However, there is also evidence that other factors such as the salience of
visual features (e.g., color, Rubio-Fernández 2016) or the prototypicality
of an entity as an exemplar of a category (see, e.g., Degen, et al. 2020)
can lead speakers to use expressions that are, strictly speaking,
overinformative in the narrowest sense of the term. Efficiency can also be
examined at the level of the whole system; for instance, Brochhagen and
Boleda (2022) argue that the informativity/effort trade-off helps explain
cross-linguistic patterns in colexification, or how meanings are organized
in the lexicon.
The goal of this workshop, supported by the Spanish AEI-funded CORE project
(“COntextual effects in the choice of Referring Expressions for visually
presented entities”, PID2020-112602GB-I00), is to dig deeper into what
makes a linguistic expression “efficient”, considering factors such as:
- Cognitive biases that influence the potential for rapid/efficient
discrimination.
- Potential for exploiting inferences due to choice of one expression vs.
another.
- Information load a referring expression has to bear given extralinguistic
sources of information in the context, especially visual information.
- Lexical/constructional frequency effects and association strength between
RE options and the referent in question.
The workshop aims to give a forum to new and especially exploratory
research in this area.

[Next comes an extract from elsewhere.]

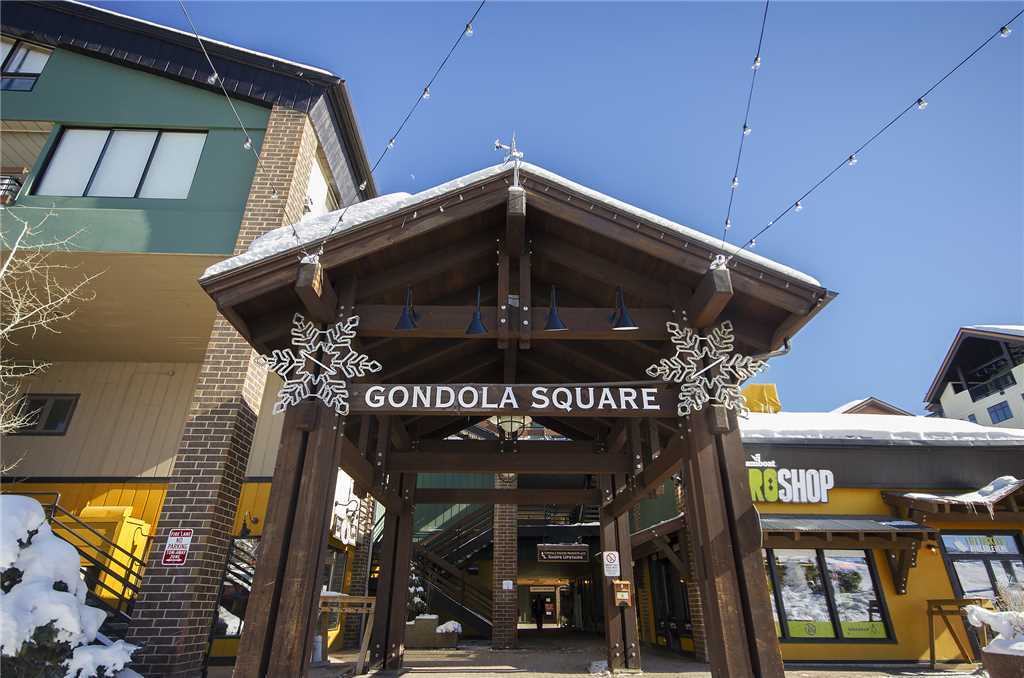 GSQ35: Gondola Square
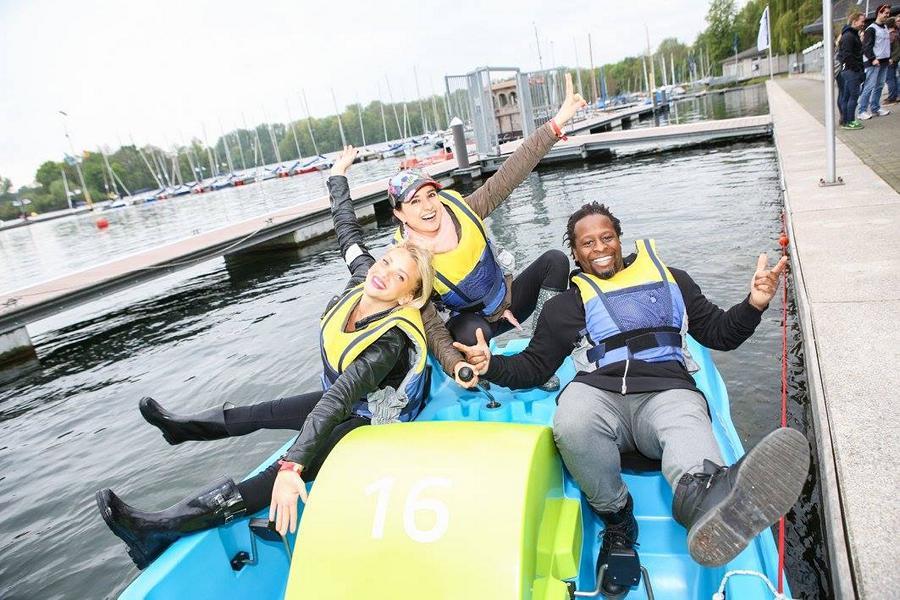 Evelyn Burdecki, Mola Adebisi und Klaudija Paunovic gemeinsam auf dem Tretboot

The workshop will include a combination of invited
talks, presentations of ongoing research by project members, and
presentations and/or posters selected in this open call.
We invite submissions on topics including, but not limited to:
- The general principles that intervene in efficient communication,
especially alternatives to or refined definitions of notions such as
“efficiency”, “effort”, and “informativity”.
- Which features of entities or events are more likely to be used for
discrimination.
- The role of the visual context and/or distractor entities in influencing
RE choice; more generally, the role of multi-modal aspects.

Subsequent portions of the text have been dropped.